* TO DO *
Retype the forum thread about marriage and divorce word for word, from start to finish.

* SUPPLIED TEXT *
⟨

This is the value of TAM.
It spells out what is normal in a marriage, and what is marital abuse.
Or worse, it exposes that nightmare that one faces every day.

You soon learn that you are not alone in your problems and in your unhappiness.
The fix is usually to seek counseling or divorce.


----------



## Rob_1 (Sep 8, 2017)

Three years, 17 topics created and you have not had the brain to consult with 2 or 3 lawyers in your area to have a good legal idea as to where you stand in the eventuality of a divorce? have you?, if no, why is that? A bunch of internet strangers will not give you that what you are seeking, go see some lawyers.


----------



## hubbyintrubby (Jul 5, 2019)

Rob_1 said:


> Three years, 17 topics created and you have not had the brain to consult with 2 or 3 lawyers in your area to have a good legal idea as to where you stand in the eventuality of a divorce? have you?, if no, why is that? A bunch of internet strangers will not give you that what you are seeking, go see some lawyers.


I wanted it to be a last resort, but I fear you are right, that that will need to happen.


----------



## Beach123 (Dec 6, 2017)

So - she expects you to allow her to stay in the house while you pay?

good god - learn to say NO to her!
Say NO! You start telling HER how it’s gonna be!


----------



## Beach123 (Dec 6, 2017)

hubbyintrubby said:


> I wanted it to be a last resort, but I fear you are right, that that will need to happen.


get an appointment ASAP! You need to know the legal rights in your area!

don’t be a pushover.


----------



## hubbyintrubby (Jul 5, 2019)

Beach123 said:


> So - she expects you to allow her to stay in the house while you pay?
> 
> good god - learn to say NO to her!
> Say NO! You start telling HER how it’s gonna be!


I didn't get the feeling she wanted to me keep paying for it once I'm out, no. No way in hell I'd be doing that anyway. I'm not the smartest, but also not the dumbest.


----------



## Mr.Married (Feb 21, 2018)

⟩

* DATA EXCERPT *
⟨

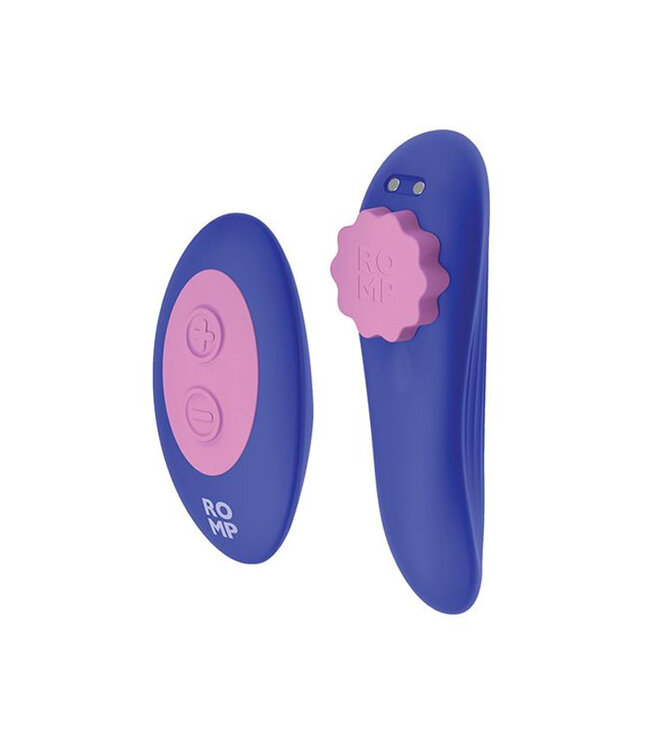 ROMP Party Panty Vibe Blue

⟩

* WRITTEN RESPONSE *
This is the value of TAM.
It spells out what is normal in a marriage, and what is marital abuse.
Or worse, it exposes that nightmare that one faces every day.

You soon learn that you are not alone in your problems and in your unhappiness.
The fix is usually to seek counseling or divorce.


----------



## Rob_1 (Sep 8, 2017)

Three years, 17 topics created and you have not had the brain to consult with 2 or 3 lawyers in your area to have a good legal idea as to where you stand in the eventuality of a divorce? have you?, if no, why is that? A bunch of internet strangers will not give you that what you are seeking, go see some lawyers.


----------



## hubbyintrubby (Jul 5, 2019)

Rob_1 said:


> Three years, 17 topics created and you have not had the brain to consult with 2 or 3 lawyers in your area to have a good legal idea as to where you stand in the eventuality of a divorce? have you?, if no, why is that? A bunch of internet strangers will not give you that what you are seeking, go see some lawyers.


I wanted it to be a last resort, but I fear you are right, that that will need to happen.


----------



## Beach123 (Dec 6, 2017)

So - she expects you to allow her to stay in the house while you pay?

good god - learn to say NO to her!
Say NO! You start telling HER how it’s gonna be!


----------



## Beach123 (Dec 6, 2017)

hubbyintrubby said:


> I wanted it to be a last resort, but I fear you are right, that that will need to happen.


get an appointment ASAP! You need to know the legal rights in your area!

don’t be a pushover.


----------



## hubbyintrubby (Jul 5, 2019)

Beach123 said:


> So - she expects you to allow her to stay in the house while you pay?
> 
> good god - learn to say NO to her!
> Say NO! You start telling HER how it’s gonna be!


I didn't get the feeling she wanted to me keep paying for it once I'm out, no. No way in hell I'd be doing that anyway. I'm not the smartest, but also not the dumbest.


----------



## Mr.Married (Feb 21, 2018)